The U.S. government says the nation's cars and trucks are well on their way to meeting fuel economy and emissions standards set for 2025.
But if gas prices stay low and consumers keep buying less-efficient vehicles like SUVs, the government could lower those standards. Automakers argue that meeting the requirements is difficult.
A report on the standards was issued Monday by the U.S. Environmental Protection Agency, the U.S. Department of Transportation and the California Air Resources Board. The report kicks off a two-year review that will determine whether to keep the 2025 fuel economy and greenhouse gas emissions targets in place or change them.
Under standards set in 2012, automakers' fleets were expected to get an average of 54.5 miles per gallon by 2025. That's not the real-world mileage vehicles will get; it includes credits for things like more efficient air conditioning systems. The real-world mileage is closer to 40 miles per gallon.
The government calculates an automakers' average based on the vehicles it sells. A company could fail to meet standards on pickup trucks but exceed them with fuel-efficient cars and still meet the requirements, said Alan Baum, a consultant in Detroit who advises automakers on fuel-economy regulations. But if it fails to sell those cars and only sells the pickup trucks, it could wind up being fined.
As gas prices have fallen, truck and SUV sales have risen. That means the 54.5 mpg standard may no longer be realistic, since automakers are selling more trucks and SUVs and fewer cars than the government anticipated in 2012. The government now forecasts average fuel economy between 50 mpg and 52.6 mpg in 2025, depending on the price of gas. But EPA officials said that the numbers could continue to change.
The report noted that in October 2012, when the fuel economy standards were finalized, U.S. average gas prices were $3.87 per gallon. They ended 2015 at $2.15 per gallon.
So far this year, sales of the Toyota Prius hybrid are down 25 percent while sales of SUVs and other light trucks are up 9 percent, according to Autodata Corp.
But gas prices alone aren't likely to convince the government to weaken the standards adopted in 2012. The report says automakers can meet the original 2012 targets by continuing to make more advanced gasoline engines; the EPA says only about 2 percent of vehicles would need to be hybrids or electric vehicles to meet the standards.

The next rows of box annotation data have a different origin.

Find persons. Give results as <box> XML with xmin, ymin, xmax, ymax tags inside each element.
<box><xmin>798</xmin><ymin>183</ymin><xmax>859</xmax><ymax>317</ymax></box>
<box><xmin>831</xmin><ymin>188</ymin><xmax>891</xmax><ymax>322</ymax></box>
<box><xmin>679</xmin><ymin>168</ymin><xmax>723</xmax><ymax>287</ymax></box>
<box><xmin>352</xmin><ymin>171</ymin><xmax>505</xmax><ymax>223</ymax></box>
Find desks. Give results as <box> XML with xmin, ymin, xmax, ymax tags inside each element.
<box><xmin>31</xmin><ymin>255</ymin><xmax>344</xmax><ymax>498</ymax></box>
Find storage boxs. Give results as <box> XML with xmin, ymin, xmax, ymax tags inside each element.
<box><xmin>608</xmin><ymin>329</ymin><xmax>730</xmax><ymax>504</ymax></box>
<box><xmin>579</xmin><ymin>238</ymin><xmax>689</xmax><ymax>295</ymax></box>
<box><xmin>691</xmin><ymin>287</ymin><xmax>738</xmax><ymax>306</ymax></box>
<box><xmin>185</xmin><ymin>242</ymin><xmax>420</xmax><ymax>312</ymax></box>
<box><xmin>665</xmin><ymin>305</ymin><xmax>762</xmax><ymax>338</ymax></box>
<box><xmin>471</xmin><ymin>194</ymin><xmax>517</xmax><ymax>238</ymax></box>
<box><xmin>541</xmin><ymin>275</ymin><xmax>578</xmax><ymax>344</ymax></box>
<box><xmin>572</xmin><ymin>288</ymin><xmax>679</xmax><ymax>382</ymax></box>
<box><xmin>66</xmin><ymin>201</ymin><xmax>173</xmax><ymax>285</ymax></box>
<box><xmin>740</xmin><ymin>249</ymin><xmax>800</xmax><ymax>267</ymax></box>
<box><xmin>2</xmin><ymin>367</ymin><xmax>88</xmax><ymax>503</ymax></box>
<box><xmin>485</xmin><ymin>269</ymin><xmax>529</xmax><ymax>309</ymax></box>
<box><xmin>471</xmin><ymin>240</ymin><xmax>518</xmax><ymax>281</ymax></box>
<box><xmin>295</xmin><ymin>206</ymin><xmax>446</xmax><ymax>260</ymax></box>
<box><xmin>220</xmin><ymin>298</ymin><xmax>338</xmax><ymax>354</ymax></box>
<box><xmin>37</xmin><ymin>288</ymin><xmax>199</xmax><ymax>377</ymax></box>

"Today's draft report shows that automakers are developing far more technologies to improve fuel economyand reduce greenhouse gas emissions, at similar or lower costs, than we thought possible just a few years ago," said Janet McCabe, acting assistant administrator for EPA's Office of Air and Radiation.
The government says 100 car, SUV, and pick-up truck versions on the market today already meetfuel economy standards targeted for 2020 or later. Automakers also have been making more use of lightweight materials, like aluminum, and improving vehicles' aerodynamics. They're also adding features like stop-start technology, which automatically shut down the engine and save fuel while a vehicle is stopped in traffic.
Those advances come at a cost. The EPA estimates the fuel economy standards will cost $1,017 per vehicle between 2021 and 2025, while NHTSA estimates they will cost up to $1,245 per vehicle. The agencies differ on how much consumers would save in gas, but they estimate it's between $680 and $1,620 per vehicle.
Those costs, and consumers' reluctance to buy the smallest, most fuel-efficient vehicles, mean the auto industry will likely argue that the standards should be relaxed. The Alliance of Automobile Manufacturers, a lobbying group that represents 12 automakers, including BMW, Toyota and General Motors, says meeting the standards is "a daunting challenge."
"Absent a vigorous commitment to focus on marketplace realities, excessive regulatory costs could impact both consumers and the employees who produce these vehicles," the alliance said in a statement.
But environmental groups will urge the government to strengthen the standards. In a statement, Sierra Club President Andrew Linhardt said the report proves that the standards are working.
"Due to technological innovation, our cars are cleaner and more efficient than ever before," he said.